▶ **MATERIAL FOR THIS TASK**:
»»
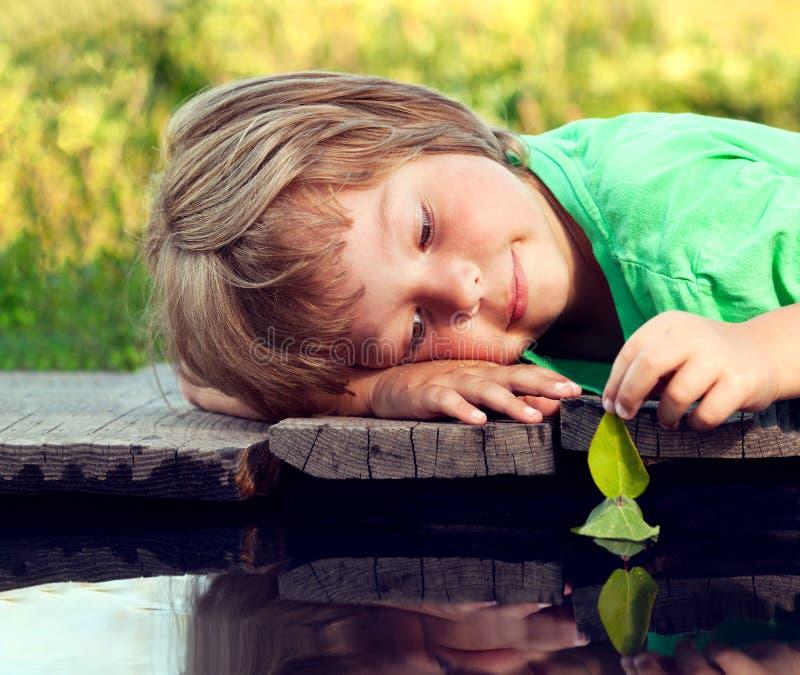Grünes Blattschiff in der Kinderhand im Wasser, Junge im Parkspiel mit Boot im Fluss stockbild
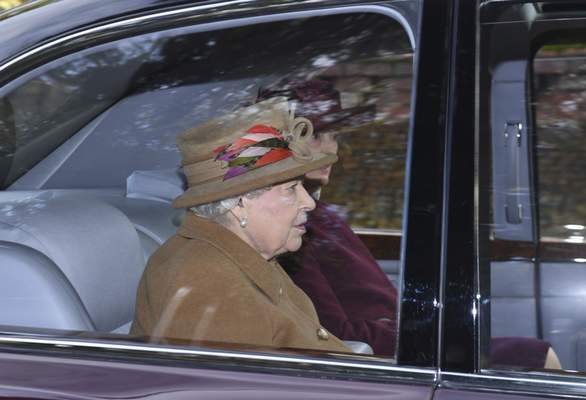 Britain's Queen Elizabeth II arrives to attend a morning church service at St Mary Magdalene Church in Sandringham, England, Sunday Jan. 12, 2020. (Joe Giddens/PA via AP)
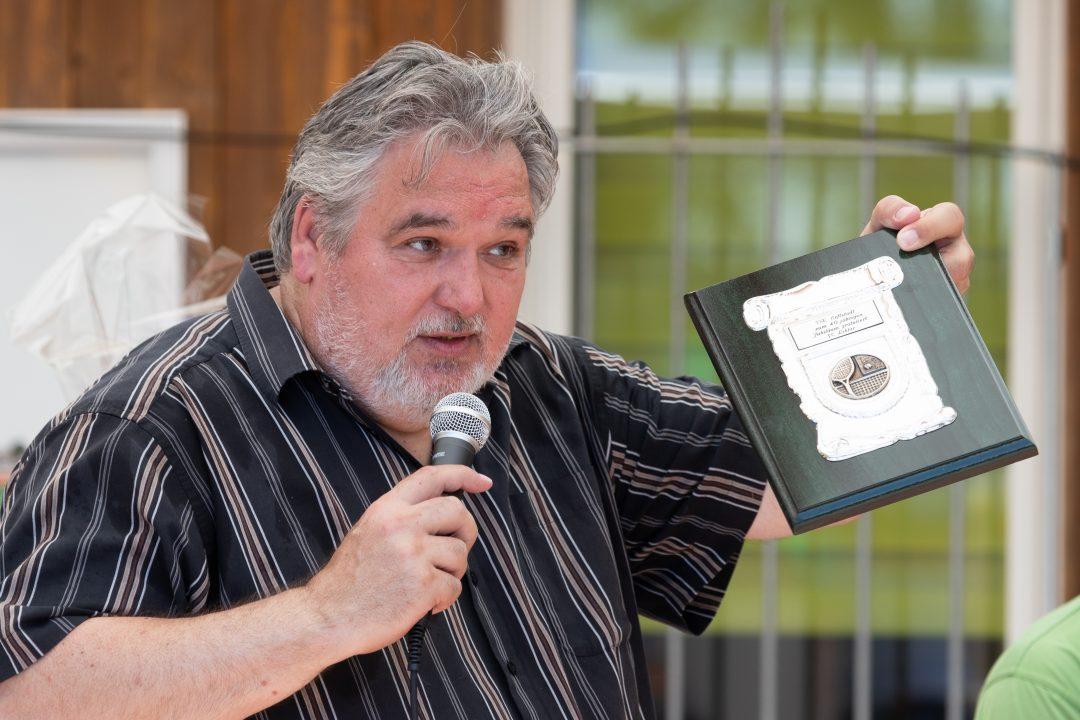 Mann mit Mikrofon überreicht Urkunde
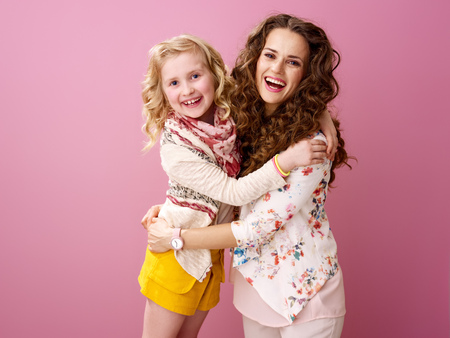 Pink Mood. Portrait of smiling stylish mother and daughter with wavy hair isolated on pink background embracing Banco de Imagens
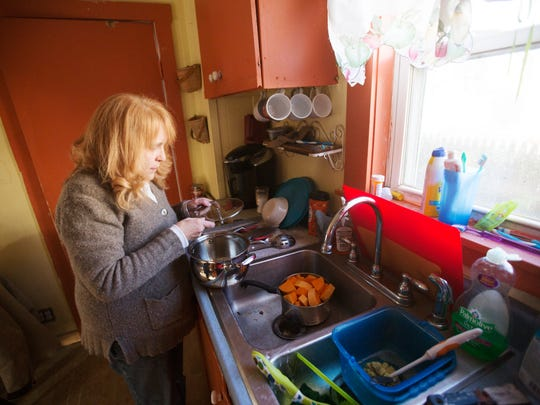 Nancy Beliveau, a resident of Pleasant Street in Auburn, Maine prepares to wash potatos as she starts making a meal. She received a lead in the drinking water notice in June but dismissed it, thinking that it affected other homes.  Her home is at least 165 years old.   Auburn was flagged for elevated lead levels in the water.  Sid Hazelton, the city's water superintendent says lead is not from the source, Lake Auburn, but comes from pipes in individual homes.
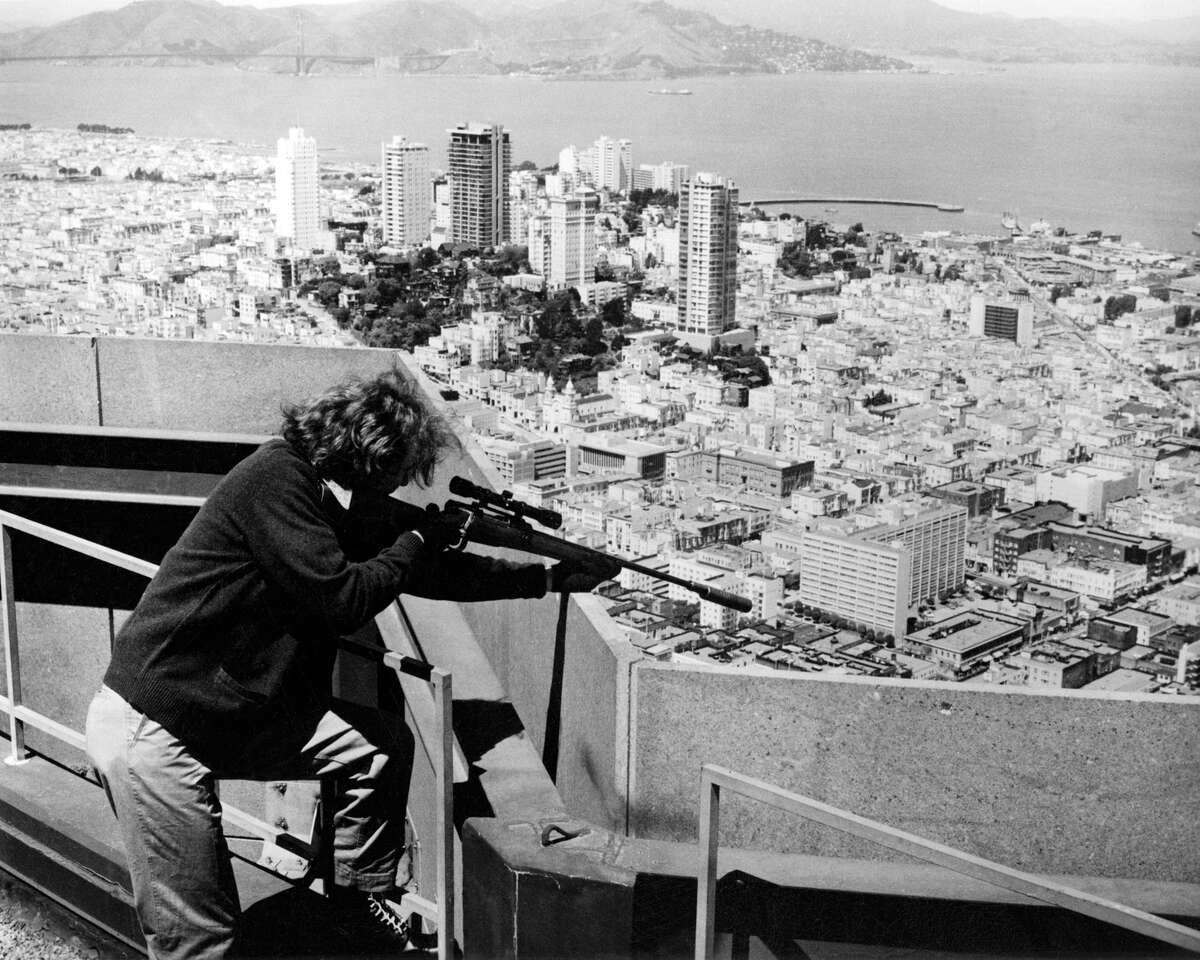 """After climbing down from his birds-eye view of the city, over the course of the next 100 minutes, our supposed hero, SFPD Inspector Callahan, will twist the broken leg of a helpless suspect, make a cowering bank robber gamble for his life, get his partner shot, and fail to save the life of a girl buried alive, all while snarling racial epithets at """"hoods"""" and """"spics.""""The film and its runaway success may have resonated for movie-goers living in San Francisco, who, at the time, were being terrified by a run of horrific, high-profile, violent crimes in real life.A string of up to 70 racially motivated murders by a small group of Black Muslim serial killers known as the """"Zebra"""" murders was causing widespread panic and headlines. Jim Jones was gathering his herd in the city, and would soon move the cult from their Geary Street headquarters to Guyana, where 918 people would succumb to their Kool-Aid induced deaths.An urban guerrilla group, the Symbionese Liberation Army, would soon kidnap 19-year-old Patty Hearst from her Berkeley apartment, before she infamously joined their ranks as """"Tania"""" and helped perpetuate their string of bank robberies and murder."""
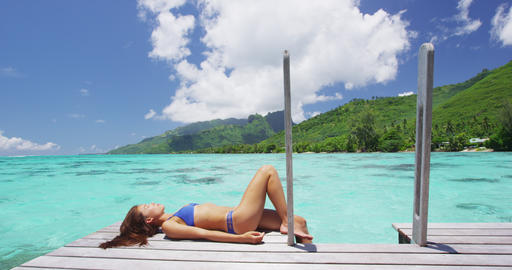 Travel luxury vacation destination bikini woman sunbathing at overwater bungalow Live Action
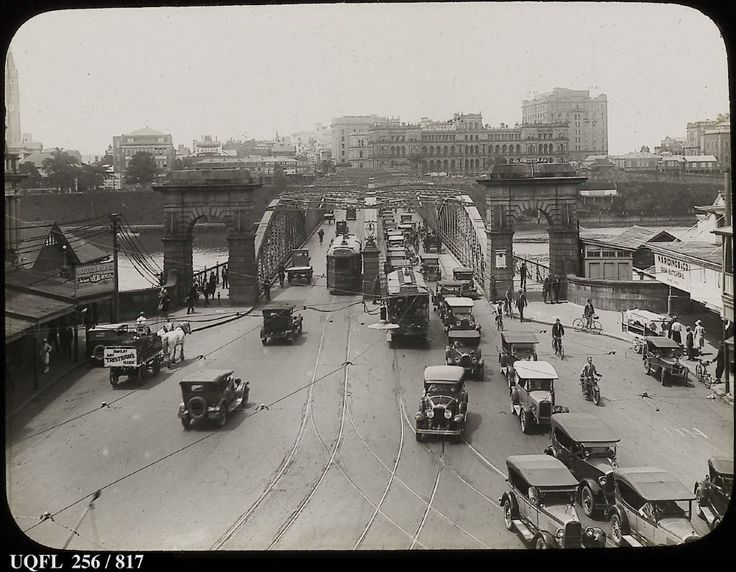 Southern end of the Victoria Bridge public (trams) and private (cars) transport c1930s. All but the southern bridge arch, Treasury Building (seen over arch), Bank and Taxation Office behind it demolished. Another remainder is the City Hall tower extreme right.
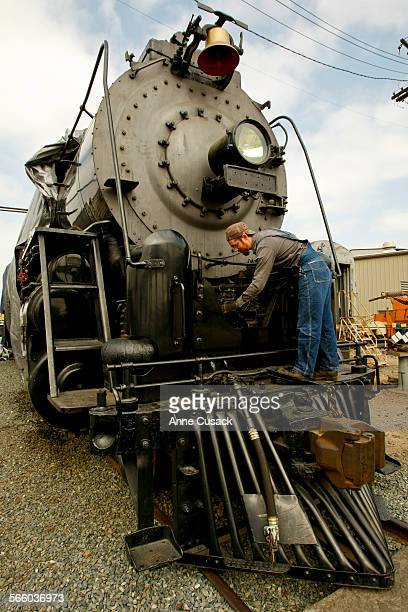 Volunteer Eric Cook who works as a paralegal during the week works on the front of the Santa Fe 3751as volunteers from the San Bernardino Railroad...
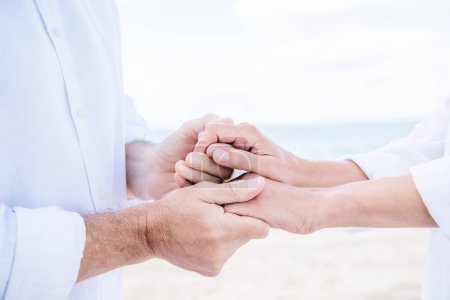 Photo for Cropped view of senior couple in white shirts holding hands under blue sky - Royalty Free Image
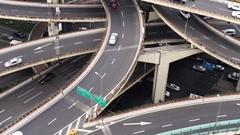 View over busy elevated road junction & skyline, Shanghai, China Stock Footage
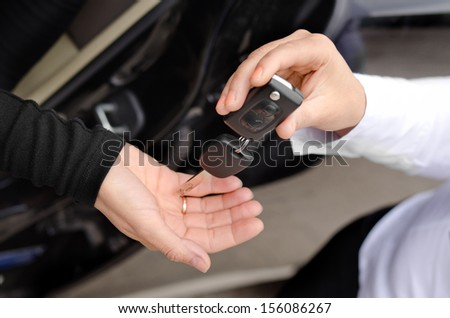 Close up view of the hands of a woman handing over a set of car keys to a second woman holding out her hand, conceptual image - stock photo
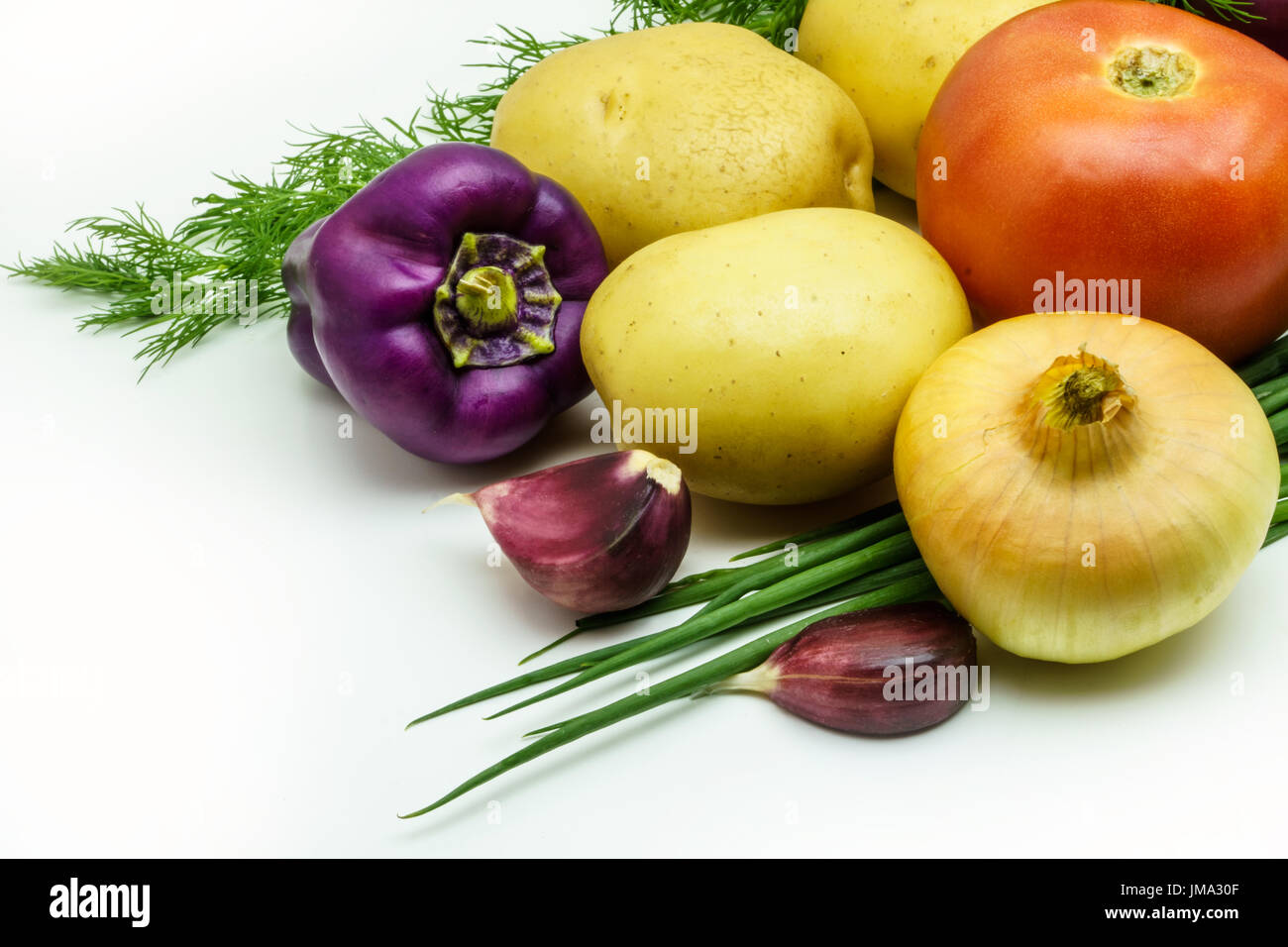 Assortment of fresh raw vegetables isolated on white background. Selection includes potato, tomato, green onion, Stock Photo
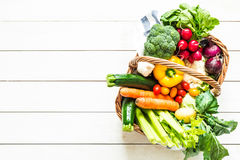 Colorful organic spring vegetables in wicker basket on wood Stock Photography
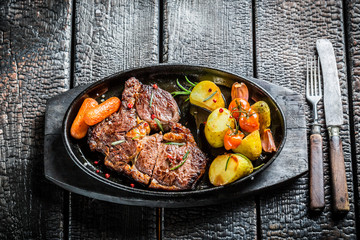 Roasted steak and vegetables with herbs on grill
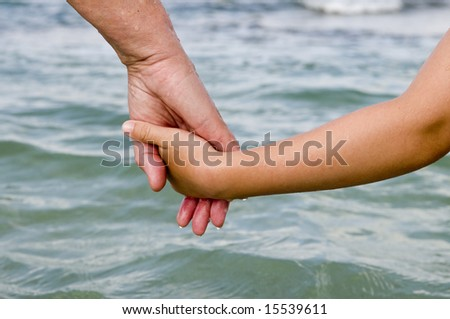 Two people hold hands and    go to sea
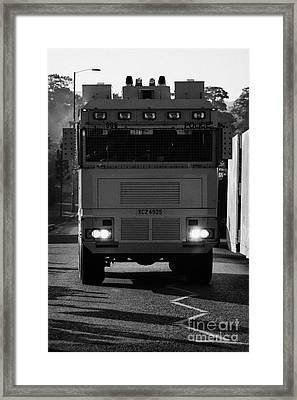 Psni Water Canon On Crumlin Road At Ardoyne Shops Belfast 12th July Framed Print by Joe Fox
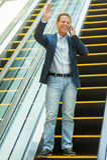 Man on escalator. Royalty Free Stock Image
««
▶ **WHAT TO PRODUCE**:
Please output the lines from the line that contains "Two people hold" through the end of the records, both ends included, exactly and with no pictures.

▶ **SOLUTION TO THE EXERCISE**:
 Two people hold hands and    go to sea
 Psni Water Canon On Crumlin Road At Ardoyne Shops Belfast 12th July Framed Print by Joe Fox
 Man on escalator. Royalty Free Stock Image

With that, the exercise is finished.